L’envie de vous rendre à Douala vous a-t-elle traversé l’esprit?
Je n’ai pas pensé à aller à Douala pour ce match car le fait d’avoir vécu tous ces événements – et surtout une belle issue – a été une chance incroyable. Je suis hanté par le fait que ce ne sera pas forcément ce qui arrivera à Douala même si je pense que l’Algérie peut très bien s’en sortir.
Dans votre livre, vous dites qu’avec le recul c’était une folie d’aller au Caire et à Omdurman en 2009. Ne pensez vous pas que chaque supporter aurait aimé vivre des moments pareils ?

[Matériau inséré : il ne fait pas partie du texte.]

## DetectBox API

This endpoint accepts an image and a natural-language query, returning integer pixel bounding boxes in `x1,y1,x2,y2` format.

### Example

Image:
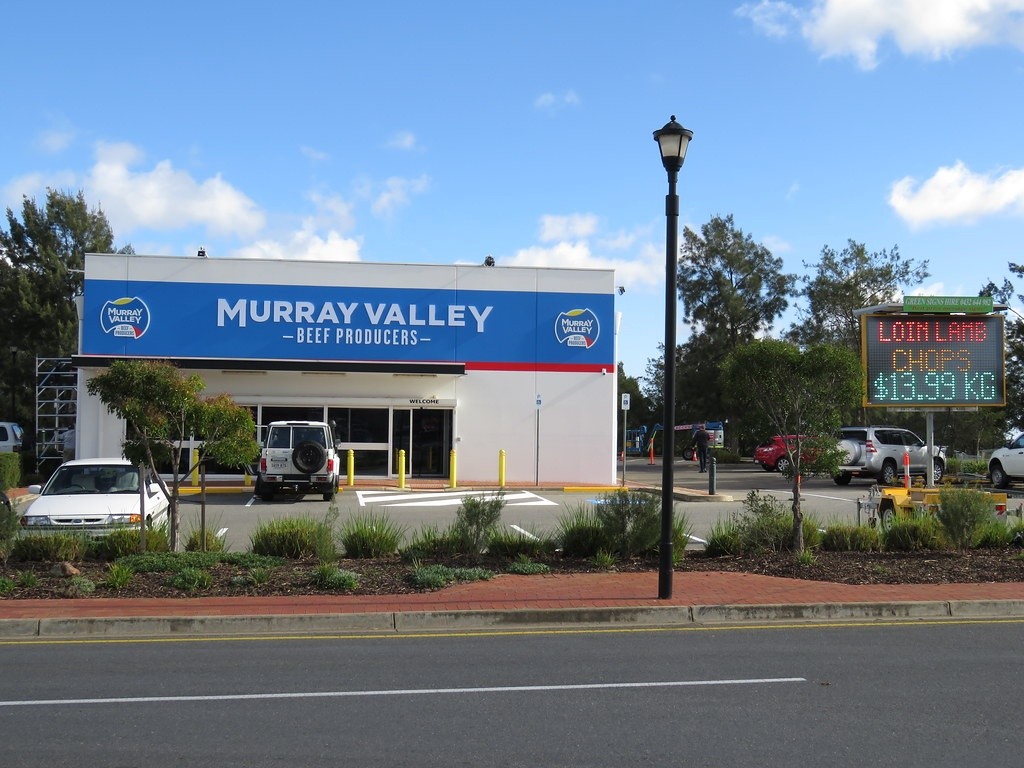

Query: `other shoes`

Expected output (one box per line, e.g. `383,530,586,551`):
699,470,707,473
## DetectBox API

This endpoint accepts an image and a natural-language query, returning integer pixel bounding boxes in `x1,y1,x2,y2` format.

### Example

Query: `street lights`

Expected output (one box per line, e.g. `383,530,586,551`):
650,116,696,598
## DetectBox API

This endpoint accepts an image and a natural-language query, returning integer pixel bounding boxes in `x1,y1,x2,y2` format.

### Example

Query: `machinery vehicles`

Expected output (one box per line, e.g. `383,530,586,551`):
626,424,705,456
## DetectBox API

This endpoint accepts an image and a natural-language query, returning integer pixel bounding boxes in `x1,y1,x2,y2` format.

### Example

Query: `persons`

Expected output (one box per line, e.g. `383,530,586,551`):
692,425,711,474
54,424,75,464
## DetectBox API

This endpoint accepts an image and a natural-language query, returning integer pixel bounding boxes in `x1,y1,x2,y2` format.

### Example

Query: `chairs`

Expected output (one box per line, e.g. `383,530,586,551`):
109,472,141,492
72,474,100,492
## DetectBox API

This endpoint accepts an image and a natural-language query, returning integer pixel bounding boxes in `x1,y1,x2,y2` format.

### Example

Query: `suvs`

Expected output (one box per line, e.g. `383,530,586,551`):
825,424,947,486
256,422,341,502
988,432,1024,490
0,423,25,455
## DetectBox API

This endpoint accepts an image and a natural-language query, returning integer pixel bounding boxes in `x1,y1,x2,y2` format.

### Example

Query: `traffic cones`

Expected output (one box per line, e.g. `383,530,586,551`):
620,451,624,462
692,451,701,462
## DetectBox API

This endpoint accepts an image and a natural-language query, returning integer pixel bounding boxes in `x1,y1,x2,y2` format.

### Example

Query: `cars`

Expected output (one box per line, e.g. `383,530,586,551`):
19,458,179,550
755,434,823,473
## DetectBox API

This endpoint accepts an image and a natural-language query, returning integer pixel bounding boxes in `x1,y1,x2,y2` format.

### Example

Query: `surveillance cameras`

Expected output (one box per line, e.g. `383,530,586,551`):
602,369,606,376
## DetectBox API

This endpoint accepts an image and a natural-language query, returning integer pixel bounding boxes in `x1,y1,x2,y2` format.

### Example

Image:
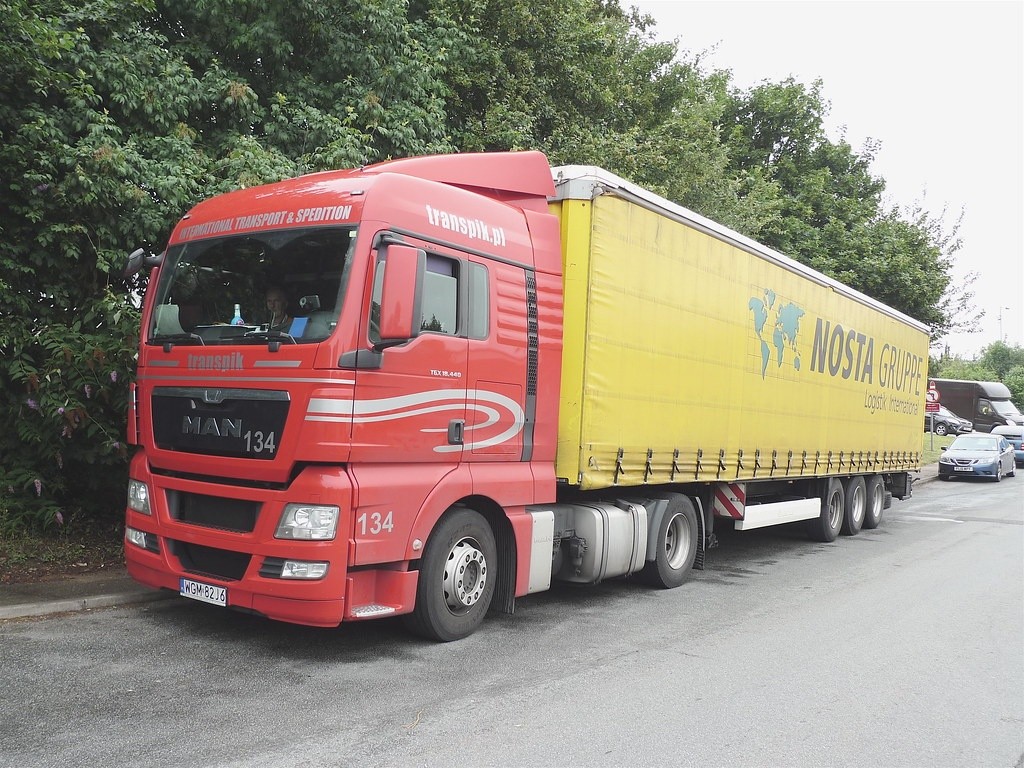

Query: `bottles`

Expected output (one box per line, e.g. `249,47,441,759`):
231,304,245,325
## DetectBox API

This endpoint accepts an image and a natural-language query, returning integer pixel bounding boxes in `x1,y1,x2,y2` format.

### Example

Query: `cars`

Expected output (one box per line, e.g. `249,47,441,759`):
924,402,973,437
990,425,1024,468
938,432,1017,482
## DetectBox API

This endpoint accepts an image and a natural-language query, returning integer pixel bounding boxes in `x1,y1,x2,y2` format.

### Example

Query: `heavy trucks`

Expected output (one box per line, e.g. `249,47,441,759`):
124,150,932,644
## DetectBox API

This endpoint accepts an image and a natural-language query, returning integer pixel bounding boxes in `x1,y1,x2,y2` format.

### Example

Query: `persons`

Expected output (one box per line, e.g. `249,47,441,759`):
212,285,293,328
983,403,992,415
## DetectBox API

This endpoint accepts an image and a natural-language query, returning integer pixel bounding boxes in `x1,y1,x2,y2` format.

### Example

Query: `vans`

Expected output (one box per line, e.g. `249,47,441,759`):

A postériori – et en lisant le livre – tout le monde aurait aimé vivre cette aventure. Cependant, les semaines précédant ce match ont créé une certaine tension car l’Egypte n’avait pas le droit à l’erreur, et l’Algérie était toute proche de se qualifier à une coupe du monde, après 24 ans d’absence. Un ami informé m’avait même clairement déconseillé d’y aller sous peine de danger de mort. Cela s’est vérifié au cours de nos péripéties. En effet, plus le match approchait, plus l’atmosphère s’envenimait. Je ne sais pas si nous risquions d’y rester mais la probabilité d’être blessé était plus que probable. Cette incroyable épopée n’était pas faite que de bons moments.
Pourtant vous expliquez que cette expérience a changé votre vie.
Il y a un avant et un après Omdurman. Cette expérience a clairement changé ma vie, et notamment dans la prise de confiance. Lorsque qu’on est face à des situations terribles telles que des confrontations entre supporters, le manque de moyen au Soudan ou des personnes démunies à Khartoum, la seule phrase qui me revenait était : « Pourquoi nous plaignons nous de nos vies en Europe, alors que la situation est bien plus délicate ici en Egypte et au Soudan ? ». Durant cette aventure, j’ai pu engranger beaucoup de confiance en moi, et de savoir faire. J’étais aussi accompagné d’un ami qui n’avait pas froid aux yeux. Il m’a aussi influencé dans cette évolution. De retour à Paris, je me sentais beaucoup plus fort pour affronter ce qui m’attendait.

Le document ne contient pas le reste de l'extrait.